**GOAL**
Quote exactly the lines running from the line with "At what distance from the viewpoint" to the end of the entries, including both, and nothing else.

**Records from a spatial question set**

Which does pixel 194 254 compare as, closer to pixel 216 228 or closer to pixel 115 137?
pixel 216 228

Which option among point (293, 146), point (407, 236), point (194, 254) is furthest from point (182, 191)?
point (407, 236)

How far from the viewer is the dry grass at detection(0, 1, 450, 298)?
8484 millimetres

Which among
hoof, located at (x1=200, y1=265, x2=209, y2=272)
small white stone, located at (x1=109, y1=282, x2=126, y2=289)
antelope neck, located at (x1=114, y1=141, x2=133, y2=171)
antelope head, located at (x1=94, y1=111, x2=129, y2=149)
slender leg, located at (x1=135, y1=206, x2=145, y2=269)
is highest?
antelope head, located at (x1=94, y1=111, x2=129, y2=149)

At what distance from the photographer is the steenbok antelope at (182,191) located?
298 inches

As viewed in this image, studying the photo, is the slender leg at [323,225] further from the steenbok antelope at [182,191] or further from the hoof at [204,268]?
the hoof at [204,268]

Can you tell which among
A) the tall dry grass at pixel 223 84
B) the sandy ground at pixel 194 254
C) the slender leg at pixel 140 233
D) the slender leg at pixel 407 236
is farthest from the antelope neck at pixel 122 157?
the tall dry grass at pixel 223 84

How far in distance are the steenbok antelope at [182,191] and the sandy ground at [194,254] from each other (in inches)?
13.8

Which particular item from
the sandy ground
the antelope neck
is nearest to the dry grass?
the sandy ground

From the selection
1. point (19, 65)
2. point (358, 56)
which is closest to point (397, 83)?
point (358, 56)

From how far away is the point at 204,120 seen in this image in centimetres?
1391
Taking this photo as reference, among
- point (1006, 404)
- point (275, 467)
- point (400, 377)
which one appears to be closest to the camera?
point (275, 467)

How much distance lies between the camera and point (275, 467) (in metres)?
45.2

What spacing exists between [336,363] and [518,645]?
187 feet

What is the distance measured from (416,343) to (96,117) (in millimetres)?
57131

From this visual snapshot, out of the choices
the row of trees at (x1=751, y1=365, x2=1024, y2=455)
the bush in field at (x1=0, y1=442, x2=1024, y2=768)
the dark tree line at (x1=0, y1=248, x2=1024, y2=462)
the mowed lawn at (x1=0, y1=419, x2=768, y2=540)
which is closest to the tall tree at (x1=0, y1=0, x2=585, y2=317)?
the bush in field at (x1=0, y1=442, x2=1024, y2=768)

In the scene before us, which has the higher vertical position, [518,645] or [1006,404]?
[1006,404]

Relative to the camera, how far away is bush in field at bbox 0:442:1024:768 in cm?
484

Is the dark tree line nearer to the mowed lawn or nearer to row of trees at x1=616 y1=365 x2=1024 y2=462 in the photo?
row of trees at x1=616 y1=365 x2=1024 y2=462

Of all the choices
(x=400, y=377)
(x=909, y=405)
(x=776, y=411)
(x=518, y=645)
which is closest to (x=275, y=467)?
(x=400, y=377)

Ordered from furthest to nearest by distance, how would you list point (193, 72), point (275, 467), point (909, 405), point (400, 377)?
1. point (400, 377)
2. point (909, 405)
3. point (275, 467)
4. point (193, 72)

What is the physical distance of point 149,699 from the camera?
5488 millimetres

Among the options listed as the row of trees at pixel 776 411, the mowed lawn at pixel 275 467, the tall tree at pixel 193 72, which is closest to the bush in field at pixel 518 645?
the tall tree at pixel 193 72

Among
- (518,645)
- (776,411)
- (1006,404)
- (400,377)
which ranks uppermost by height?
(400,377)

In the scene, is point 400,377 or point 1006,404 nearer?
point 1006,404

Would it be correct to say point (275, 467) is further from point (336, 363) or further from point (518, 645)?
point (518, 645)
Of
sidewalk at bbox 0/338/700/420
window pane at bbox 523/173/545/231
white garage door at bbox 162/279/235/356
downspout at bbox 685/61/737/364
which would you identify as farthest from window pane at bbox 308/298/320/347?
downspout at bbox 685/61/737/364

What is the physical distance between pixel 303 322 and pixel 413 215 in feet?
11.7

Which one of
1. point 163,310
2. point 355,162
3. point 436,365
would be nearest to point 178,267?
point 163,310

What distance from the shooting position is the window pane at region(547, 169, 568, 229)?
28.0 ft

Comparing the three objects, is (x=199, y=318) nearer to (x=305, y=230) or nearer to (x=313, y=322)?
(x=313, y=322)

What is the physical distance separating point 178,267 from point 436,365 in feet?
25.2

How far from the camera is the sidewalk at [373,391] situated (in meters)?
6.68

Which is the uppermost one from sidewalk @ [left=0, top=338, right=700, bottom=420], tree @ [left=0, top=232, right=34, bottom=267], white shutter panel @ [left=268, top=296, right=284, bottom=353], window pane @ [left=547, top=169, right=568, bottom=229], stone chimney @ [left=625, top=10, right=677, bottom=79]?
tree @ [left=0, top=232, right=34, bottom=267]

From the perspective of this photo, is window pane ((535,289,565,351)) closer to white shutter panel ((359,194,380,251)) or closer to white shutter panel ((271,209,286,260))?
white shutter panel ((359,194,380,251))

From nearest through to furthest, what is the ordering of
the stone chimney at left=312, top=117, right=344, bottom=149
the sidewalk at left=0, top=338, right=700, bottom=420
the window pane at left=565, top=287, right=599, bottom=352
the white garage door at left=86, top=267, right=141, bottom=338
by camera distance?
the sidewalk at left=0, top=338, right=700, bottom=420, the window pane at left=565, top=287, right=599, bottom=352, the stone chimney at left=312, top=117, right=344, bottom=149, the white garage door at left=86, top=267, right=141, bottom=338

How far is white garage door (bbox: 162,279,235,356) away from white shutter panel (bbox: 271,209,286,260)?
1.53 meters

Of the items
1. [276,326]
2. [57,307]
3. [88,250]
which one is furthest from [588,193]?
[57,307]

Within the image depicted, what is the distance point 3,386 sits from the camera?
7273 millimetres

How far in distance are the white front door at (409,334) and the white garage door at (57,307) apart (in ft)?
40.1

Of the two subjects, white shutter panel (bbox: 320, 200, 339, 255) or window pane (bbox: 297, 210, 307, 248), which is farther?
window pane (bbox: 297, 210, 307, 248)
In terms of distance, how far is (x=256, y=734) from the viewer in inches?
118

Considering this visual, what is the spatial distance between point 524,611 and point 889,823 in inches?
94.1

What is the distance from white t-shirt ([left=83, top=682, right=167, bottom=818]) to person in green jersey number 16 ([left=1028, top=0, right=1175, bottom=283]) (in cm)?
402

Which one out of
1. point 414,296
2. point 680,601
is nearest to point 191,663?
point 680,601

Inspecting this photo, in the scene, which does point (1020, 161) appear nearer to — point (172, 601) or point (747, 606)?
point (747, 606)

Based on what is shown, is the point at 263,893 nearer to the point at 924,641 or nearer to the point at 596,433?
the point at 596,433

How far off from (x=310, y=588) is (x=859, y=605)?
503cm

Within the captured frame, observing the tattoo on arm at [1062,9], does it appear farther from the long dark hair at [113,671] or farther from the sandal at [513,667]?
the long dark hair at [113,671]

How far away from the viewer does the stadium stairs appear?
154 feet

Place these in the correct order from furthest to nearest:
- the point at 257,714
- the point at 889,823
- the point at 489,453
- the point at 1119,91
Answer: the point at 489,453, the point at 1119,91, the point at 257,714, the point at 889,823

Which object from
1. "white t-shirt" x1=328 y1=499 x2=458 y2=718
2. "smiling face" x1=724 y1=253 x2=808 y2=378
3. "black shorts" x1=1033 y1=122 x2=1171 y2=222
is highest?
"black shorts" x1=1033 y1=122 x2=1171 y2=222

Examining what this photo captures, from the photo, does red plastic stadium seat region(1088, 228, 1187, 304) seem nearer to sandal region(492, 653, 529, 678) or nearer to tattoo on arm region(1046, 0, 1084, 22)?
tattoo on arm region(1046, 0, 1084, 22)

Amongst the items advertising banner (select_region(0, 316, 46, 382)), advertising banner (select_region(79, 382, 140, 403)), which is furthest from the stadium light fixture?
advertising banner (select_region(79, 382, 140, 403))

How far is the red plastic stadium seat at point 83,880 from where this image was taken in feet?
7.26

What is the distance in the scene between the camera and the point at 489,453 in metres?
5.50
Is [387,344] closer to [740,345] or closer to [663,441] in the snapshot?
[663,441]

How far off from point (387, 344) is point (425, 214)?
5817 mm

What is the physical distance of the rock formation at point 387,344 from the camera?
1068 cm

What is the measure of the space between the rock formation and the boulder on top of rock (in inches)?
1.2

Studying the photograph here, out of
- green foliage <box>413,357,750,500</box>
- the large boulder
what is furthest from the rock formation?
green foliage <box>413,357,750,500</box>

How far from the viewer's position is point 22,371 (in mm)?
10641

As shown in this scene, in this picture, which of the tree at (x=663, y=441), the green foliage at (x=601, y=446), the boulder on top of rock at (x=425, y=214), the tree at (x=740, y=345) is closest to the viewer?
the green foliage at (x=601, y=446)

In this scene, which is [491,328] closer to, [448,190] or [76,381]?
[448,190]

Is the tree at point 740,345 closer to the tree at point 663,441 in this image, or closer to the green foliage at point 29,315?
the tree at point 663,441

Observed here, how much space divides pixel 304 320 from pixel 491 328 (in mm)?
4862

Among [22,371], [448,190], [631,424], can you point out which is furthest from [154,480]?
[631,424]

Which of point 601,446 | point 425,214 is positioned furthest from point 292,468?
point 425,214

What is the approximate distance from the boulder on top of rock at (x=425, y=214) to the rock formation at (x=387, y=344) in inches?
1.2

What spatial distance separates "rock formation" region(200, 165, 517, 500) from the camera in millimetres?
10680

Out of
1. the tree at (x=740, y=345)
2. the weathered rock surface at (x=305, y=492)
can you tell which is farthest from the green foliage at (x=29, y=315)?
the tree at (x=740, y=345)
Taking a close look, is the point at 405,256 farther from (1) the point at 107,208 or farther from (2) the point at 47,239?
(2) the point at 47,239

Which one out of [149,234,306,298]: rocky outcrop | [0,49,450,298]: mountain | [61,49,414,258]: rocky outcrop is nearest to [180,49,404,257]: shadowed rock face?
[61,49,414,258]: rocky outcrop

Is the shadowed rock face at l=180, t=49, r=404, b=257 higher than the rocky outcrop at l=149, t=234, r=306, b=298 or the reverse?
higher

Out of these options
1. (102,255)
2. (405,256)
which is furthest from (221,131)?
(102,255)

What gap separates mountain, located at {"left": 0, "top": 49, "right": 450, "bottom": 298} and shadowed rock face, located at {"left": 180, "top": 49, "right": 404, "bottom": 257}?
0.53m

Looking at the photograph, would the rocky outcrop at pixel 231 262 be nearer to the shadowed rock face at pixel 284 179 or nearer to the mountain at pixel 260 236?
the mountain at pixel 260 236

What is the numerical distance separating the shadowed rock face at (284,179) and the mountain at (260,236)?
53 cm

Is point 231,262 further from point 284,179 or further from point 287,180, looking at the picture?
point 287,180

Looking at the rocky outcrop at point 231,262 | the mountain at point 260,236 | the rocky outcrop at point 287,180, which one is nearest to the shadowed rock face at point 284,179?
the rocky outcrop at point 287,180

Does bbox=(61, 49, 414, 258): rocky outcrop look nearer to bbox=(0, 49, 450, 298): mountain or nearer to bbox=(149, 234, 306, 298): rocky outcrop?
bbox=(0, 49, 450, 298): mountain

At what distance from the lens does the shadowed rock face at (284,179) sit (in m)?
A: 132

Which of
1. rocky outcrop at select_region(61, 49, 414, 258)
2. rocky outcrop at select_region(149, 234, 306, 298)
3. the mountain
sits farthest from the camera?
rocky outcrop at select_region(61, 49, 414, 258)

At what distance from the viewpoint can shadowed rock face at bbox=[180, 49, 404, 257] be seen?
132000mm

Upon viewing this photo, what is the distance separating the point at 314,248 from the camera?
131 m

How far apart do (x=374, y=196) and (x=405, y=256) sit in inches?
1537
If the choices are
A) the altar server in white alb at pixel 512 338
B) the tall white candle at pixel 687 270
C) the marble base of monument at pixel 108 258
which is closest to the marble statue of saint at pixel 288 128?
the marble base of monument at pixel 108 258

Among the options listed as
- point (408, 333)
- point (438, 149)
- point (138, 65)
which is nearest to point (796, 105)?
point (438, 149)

**CORRECT RESPONSE**
At what distance from the viewpoint can shadowed rock face at bbox=[180, 49, 404, 257] be seen?
132000mm

Upon viewing this photo, what is the distance separating the point at 314,248 from the camera?
131 m

How far apart do (x=374, y=196) and (x=405, y=256) sit in inches?
1537
If the choices are
A) the altar server in white alb at pixel 512 338
B) the tall white candle at pixel 687 270
C) the marble base of monument at pixel 108 258
which is closest to the marble statue of saint at pixel 288 128?
the marble base of monument at pixel 108 258

Among the options listed as
- point (408, 333)
- point (438, 149)
- point (138, 65)
which is nearest to point (796, 105)?
point (438, 149)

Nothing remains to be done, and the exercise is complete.